Kyrgyzstan: UNHCR calls for better return conditions, appeals for more funds before winter

Briefing Notes, 27 July 2010

This is a summary of what was said by UNHCR spokesperson Melissa Fleming to whom quoted text may be attributed at the press briefing, on 27 July 2010, at the Palais des Nations in Geneva.

UNHCR is calling on local and central authorities in Kyrgyzstan to improve the situation and the return conditions for some 75,000 remaining internally displaced people (IDPs) who were uprooted by the violence in southern Kyrgyzstan during June.

UNHCR is appealing today for US$ 23 million, part of the UN Kyrgyzstan flash appeal of US$ 96.4 million, which is being launched today in Bishkek. These funds are urgently needed for emergency shelter and protection projects in southern Kyrgyzstan. Fresh funds will allow us to continue our protection, legal and humanitarian assistance to the affected population until the end of the year. These activities include restoration of important identification, civil status and property documents as well as free legal counseling.

Our teams in Osh and Jalalabad meet and visit IDPs in southern Kyrgyzstan on a daily basis and monitor their situation. Many of the displaced report to UNHCR frequent instances of detention and harassment. They also speak of difficulties in accessing basic medical services, and of conditions of no electricity and poor waste management. Similar messages are communicated to us through our free telephone help lines, which we man 24-hours a day, as well as through our local partners.
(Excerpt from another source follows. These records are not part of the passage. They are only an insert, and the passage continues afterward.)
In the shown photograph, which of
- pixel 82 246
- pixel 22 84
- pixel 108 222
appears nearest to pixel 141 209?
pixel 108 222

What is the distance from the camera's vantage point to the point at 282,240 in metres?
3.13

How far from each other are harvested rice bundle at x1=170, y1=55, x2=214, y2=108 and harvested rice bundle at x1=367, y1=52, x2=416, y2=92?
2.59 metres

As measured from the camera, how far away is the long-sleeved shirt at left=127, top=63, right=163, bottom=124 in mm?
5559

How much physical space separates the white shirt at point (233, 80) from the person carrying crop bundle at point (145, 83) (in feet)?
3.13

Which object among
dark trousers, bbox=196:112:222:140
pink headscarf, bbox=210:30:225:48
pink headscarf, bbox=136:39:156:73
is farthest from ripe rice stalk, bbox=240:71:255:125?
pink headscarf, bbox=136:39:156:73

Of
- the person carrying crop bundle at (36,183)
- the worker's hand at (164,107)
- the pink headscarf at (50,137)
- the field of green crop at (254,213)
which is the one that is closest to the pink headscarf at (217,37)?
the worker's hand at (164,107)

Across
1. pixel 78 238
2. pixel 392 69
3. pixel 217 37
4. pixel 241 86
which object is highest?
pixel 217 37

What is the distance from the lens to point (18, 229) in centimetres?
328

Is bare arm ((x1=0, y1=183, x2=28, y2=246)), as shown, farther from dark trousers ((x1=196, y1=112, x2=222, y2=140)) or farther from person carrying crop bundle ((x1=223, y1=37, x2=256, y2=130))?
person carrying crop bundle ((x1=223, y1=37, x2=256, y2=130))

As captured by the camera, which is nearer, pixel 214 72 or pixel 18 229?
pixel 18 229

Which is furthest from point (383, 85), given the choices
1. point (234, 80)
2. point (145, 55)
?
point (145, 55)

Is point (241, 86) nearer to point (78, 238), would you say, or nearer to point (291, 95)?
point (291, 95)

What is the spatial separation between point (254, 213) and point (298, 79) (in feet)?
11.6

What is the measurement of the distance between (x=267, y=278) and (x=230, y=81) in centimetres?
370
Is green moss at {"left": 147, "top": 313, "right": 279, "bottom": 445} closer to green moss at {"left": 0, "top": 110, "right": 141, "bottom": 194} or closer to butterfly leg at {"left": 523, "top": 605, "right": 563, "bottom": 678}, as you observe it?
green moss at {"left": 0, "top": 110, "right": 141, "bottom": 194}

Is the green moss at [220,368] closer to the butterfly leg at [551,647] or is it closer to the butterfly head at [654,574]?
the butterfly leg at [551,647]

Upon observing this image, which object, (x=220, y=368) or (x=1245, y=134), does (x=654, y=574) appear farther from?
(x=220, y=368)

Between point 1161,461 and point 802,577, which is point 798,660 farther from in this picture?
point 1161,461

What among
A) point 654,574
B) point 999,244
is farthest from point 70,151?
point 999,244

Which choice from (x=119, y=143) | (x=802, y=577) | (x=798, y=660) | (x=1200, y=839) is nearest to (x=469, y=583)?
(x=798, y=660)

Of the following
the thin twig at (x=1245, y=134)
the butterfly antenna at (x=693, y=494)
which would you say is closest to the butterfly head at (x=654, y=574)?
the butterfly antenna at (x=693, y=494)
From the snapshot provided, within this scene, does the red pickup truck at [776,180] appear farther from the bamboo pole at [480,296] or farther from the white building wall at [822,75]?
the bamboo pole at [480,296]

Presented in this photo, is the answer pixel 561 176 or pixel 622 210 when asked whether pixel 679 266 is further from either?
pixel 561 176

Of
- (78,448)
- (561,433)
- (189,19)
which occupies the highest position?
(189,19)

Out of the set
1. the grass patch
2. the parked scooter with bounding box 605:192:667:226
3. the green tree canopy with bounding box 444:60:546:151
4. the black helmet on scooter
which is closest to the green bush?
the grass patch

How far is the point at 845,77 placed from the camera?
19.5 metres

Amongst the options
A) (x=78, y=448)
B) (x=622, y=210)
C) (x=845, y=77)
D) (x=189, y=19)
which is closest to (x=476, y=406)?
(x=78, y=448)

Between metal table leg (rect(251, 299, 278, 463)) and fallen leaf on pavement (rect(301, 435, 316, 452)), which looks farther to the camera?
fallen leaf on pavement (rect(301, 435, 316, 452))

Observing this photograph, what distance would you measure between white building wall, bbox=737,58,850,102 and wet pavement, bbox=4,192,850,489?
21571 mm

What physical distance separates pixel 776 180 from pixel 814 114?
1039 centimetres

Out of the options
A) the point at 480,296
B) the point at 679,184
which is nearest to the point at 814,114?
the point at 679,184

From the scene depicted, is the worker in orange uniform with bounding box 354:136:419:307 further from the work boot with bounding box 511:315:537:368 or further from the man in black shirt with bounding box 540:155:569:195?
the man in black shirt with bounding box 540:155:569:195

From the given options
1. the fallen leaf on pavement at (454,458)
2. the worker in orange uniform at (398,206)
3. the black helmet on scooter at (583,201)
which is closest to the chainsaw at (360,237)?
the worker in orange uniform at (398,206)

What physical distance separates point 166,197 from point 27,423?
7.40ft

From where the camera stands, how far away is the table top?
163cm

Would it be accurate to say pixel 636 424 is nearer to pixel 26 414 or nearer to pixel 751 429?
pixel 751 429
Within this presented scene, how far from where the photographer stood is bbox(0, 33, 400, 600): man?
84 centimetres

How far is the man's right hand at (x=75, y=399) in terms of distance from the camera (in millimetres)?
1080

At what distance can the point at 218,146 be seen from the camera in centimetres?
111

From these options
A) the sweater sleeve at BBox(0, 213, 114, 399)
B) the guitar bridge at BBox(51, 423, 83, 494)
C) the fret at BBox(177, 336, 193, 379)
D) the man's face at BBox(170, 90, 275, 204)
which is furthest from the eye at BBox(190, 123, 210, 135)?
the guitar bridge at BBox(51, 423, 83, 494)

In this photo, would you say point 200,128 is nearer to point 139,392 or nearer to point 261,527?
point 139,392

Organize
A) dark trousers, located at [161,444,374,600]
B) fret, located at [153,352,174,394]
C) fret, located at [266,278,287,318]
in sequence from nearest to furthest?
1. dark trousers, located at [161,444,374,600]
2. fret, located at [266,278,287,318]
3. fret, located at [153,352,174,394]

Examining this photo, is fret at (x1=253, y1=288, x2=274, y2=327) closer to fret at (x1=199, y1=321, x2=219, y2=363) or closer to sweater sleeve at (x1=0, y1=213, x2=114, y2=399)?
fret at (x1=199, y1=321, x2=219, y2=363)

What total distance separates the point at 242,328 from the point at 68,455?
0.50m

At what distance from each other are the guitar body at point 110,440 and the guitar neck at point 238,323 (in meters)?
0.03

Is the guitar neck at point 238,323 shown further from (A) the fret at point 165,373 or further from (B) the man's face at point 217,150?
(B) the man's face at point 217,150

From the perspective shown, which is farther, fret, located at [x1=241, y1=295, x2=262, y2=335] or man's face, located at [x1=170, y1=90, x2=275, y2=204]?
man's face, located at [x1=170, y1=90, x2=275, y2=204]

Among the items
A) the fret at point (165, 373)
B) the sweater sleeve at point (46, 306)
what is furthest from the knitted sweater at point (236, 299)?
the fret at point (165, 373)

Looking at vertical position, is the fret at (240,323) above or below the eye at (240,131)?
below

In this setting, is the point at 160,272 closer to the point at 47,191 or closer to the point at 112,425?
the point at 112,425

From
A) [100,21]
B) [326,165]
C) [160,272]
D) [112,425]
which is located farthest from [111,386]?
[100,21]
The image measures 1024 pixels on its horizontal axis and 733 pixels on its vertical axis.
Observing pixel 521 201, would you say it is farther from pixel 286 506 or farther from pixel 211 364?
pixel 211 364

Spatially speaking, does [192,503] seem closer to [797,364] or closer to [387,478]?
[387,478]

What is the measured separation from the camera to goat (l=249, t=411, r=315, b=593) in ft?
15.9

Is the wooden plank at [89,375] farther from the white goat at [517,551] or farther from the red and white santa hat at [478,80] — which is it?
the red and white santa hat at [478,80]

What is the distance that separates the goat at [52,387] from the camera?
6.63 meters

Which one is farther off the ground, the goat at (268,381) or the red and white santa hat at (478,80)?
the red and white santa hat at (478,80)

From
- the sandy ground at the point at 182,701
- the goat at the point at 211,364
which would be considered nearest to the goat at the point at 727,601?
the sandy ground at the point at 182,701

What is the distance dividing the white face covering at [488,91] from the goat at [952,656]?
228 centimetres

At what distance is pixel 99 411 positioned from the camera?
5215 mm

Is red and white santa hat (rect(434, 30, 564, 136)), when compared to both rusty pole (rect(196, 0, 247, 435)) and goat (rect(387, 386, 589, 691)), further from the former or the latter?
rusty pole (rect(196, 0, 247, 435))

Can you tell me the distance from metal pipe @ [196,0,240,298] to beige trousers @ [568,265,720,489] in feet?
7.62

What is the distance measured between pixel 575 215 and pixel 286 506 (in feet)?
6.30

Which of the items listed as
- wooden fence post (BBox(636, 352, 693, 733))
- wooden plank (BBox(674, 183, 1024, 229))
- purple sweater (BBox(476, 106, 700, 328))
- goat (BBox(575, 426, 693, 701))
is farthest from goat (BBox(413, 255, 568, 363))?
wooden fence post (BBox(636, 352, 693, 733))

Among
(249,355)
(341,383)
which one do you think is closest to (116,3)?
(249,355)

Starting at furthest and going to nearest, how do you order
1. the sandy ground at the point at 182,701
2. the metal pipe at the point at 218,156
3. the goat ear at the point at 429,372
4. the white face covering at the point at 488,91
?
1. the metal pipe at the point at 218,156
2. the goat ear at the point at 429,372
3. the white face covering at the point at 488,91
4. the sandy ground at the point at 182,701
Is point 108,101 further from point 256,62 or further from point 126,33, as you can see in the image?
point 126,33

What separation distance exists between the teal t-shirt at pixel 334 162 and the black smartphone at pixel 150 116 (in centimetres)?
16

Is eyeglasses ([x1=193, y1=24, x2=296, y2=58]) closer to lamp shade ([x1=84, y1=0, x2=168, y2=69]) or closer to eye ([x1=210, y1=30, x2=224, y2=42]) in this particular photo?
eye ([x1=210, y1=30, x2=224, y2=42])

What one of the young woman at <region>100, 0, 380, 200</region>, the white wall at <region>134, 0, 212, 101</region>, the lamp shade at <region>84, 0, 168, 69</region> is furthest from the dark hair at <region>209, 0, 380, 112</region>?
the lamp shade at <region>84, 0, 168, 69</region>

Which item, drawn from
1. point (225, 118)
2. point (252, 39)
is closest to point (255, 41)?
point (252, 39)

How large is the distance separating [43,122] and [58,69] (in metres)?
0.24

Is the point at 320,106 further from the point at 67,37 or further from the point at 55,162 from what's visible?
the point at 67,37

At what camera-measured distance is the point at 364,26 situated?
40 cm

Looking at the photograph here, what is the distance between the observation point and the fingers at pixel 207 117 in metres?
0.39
Together with our partners we continue to counsel people on their rights as well as on procedures for restoring lost or destroyed personal documentation. UNHCR also assists Kyrgyz authorities to enhance its capacity to issue new documents.

We are encouraged by recent government decisions to establish mobile teams to visit and assist the communities which were affected by June violence and to waive the fee for issuing temporary ID cards.

Reconstruction of housing and emergency shelter is another key issue of concern to UNHCR. Many returnees and IDPs have shown reservations about the new plans of local authorities to construct multi-storey buildings to accommodate those who have lost houses, replacing the old traditional neighbourhoods. Most of the people want to restore what they have lost a family home respecting their customs and lifestyle. Most importantly, the displaced are asking for urgent shelter assistance to rebuild their homes before winter.

UNHCR advocates for a stable and sustainable return. We welcome the recent statement of the President Rosa Otunbaeva calling for a possibility for the affected population to opt for either a new apartment or for the reconstruction of their destroyed home.

The funds requested in the appeal will also cover the humanitarian needs of some 75,000 IDPs during the forthcoming winter. Furthermore, the shelter cluster, coordinated by UNHCR, has developed an emergency shelter strategy in consultation with the authorities which includes the construction of solid warm shelter for up to 2,000 most vulnerable households in Osh and Jalal'Abad. However, emergency shelter assistance for the forthcoming winter is not an alternative for the long term reconstruction and rehabilitation.

Our main challenge for the shelter programme is the short time frame for implementation before the onset of the winter season in Kyrgyzstan in less than three months. Winters are harsh in this part of the world with temperatures dropping to minus 25 degrees Celsius.